__ОБЯЗАТЕЛЬНОЕ ЗАДАНИЕ 1__
Что, согласно отрывку о поэзии Брюсова, движет его героями? Перечислите всё, что там для этого названо.

──────── ИСХОДНЫЙ ОТРЫВОК

Безумцы и поэты наших дней
В согласном хоре смеха и презренья
Встречают голос и родных теней,-
так начинает Брюсов свое стихотворение об одном из своих любимых героев -
Данте.
Героев Брюсова объединяет ясность и определенность характера,
дерзновенность мысли, преданность избранному пути, страстность служения
своему призванию и своему историческому назначению. Брюсова привлекает сила
ума и духа этих людей, дарующая им возможность возвыситься над сиюминутными
будничными заботами и мелкими страстями, открыть неведомое, повести мир к
новым рубежам. Правда, герои Брюсова всегда одиноки, ими движет рок, или
личная жажда познания, или страсть к власти. Никому из них не свойственно
чувство служения людям, никто не идет на самопожертвование .
В “Третьей страже” Брюсов продолжает развивать урбанистическую тему,
основы которой были заложены в ранних сборниках. Он любуется городом, прямо
говорит:
Я люблю большие дома
И узкие улицы города,-
но это не заглушает для него режущих диссонансов, не закрывает давящей,
античеловечной сути жизненных отношений, жизненного неустройства.
Доминирующее ощущение - одиночество, мертвенность обстановки. Город
подчиняет себе человека, подавляет его, делает беззащитным и слабым. В
брюсовских стихах варьируются строки: “В ущелье безжизненных зданий”,
“Среди неподвижных зданий”. Мертвыми он называет дома, мертвенно-
бесстрастными - улицы. Его начинает преследовать видение мертвого города,
конца света, не то чтобы бренности, а обреченности жизни. Современный мир
представляется незавершенным зданием, где по шатким строительным лесам
двигаются растерянные, не ведающие смысла этого блуждания люди.

────────────────
──────── НЕОБРАБОТАННЫЕ ЗАПИСИ

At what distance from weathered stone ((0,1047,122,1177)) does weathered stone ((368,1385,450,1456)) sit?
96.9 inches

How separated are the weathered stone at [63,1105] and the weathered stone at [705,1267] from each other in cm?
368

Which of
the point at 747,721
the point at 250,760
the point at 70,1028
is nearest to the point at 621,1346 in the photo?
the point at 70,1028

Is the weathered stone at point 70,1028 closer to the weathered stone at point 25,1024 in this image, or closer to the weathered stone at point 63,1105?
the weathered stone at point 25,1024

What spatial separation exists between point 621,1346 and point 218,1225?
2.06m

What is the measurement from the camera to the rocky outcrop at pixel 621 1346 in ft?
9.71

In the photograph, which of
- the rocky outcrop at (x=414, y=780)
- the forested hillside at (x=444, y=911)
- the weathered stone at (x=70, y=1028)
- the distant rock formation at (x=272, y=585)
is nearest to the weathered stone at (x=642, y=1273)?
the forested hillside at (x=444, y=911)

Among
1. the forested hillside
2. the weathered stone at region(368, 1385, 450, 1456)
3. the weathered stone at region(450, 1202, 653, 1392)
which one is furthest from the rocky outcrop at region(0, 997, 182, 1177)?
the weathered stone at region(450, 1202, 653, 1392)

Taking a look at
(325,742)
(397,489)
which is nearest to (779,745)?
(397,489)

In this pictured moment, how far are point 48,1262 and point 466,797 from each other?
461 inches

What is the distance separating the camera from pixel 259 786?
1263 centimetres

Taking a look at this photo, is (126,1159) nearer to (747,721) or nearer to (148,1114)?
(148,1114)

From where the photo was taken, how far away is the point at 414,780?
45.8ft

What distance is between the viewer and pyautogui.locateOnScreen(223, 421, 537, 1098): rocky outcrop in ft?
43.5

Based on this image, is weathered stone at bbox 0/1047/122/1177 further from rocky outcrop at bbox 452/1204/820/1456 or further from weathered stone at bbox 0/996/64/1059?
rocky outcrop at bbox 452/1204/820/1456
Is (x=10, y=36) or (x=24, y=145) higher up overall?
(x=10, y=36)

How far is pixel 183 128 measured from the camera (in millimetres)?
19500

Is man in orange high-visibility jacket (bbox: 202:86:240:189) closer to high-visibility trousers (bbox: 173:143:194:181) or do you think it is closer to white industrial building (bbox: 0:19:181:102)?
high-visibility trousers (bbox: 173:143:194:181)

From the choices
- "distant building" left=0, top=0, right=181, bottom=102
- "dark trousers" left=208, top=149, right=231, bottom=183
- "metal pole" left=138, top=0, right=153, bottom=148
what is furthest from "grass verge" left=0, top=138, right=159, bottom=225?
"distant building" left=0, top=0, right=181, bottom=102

────────────────

__ОБЯЗАТЕЛЬНОЕ ЗАДАНИЕ 2__
Перепишите без изменений строки записей, начиная со строки, где есть «What is the distance», и до последней строки записей включительно.

__ВЕРНЫЙ ОТВЕТ 1__
рок, личная жажда познания, страсть к власти

__ВЕРНЫЙ ОТВЕТ 2__
What is the distance separating the camera from pixel 259 786?
1263 centimetres

Taking a look at this photo, is (126,1159) nearer to (747,721) or nearer to (148,1114)?
(148,1114)

From where the photo was taken, how far away is the point at 414,780?
45.8ft

What distance is between the viewer and pyautogui.locateOnScreen(223, 421, 537, 1098): rocky outcrop in ft?
43.5

Based on this image, is weathered stone at bbox 0/1047/122/1177 further from rocky outcrop at bbox 452/1204/820/1456 or further from weathered stone at bbox 0/996/64/1059?
rocky outcrop at bbox 452/1204/820/1456
Is (x=10, y=36) or (x=24, y=145) higher up overall?
(x=10, y=36)

How far is pixel 183 128 measured from the camera (in millimetres)?
19500

Is man in orange high-visibility jacket (bbox: 202:86:240:189) closer to high-visibility trousers (bbox: 173:143:194:181) or do you think it is closer to white industrial building (bbox: 0:19:181:102)?
high-visibility trousers (bbox: 173:143:194:181)

From the choices
- "distant building" left=0, top=0, right=181, bottom=102
- "dark trousers" left=208, top=149, right=231, bottom=183
- "metal pole" left=138, top=0, right=153, bottom=148
what is furthest from "grass verge" left=0, top=138, right=159, bottom=225?
"distant building" left=0, top=0, right=181, bottom=102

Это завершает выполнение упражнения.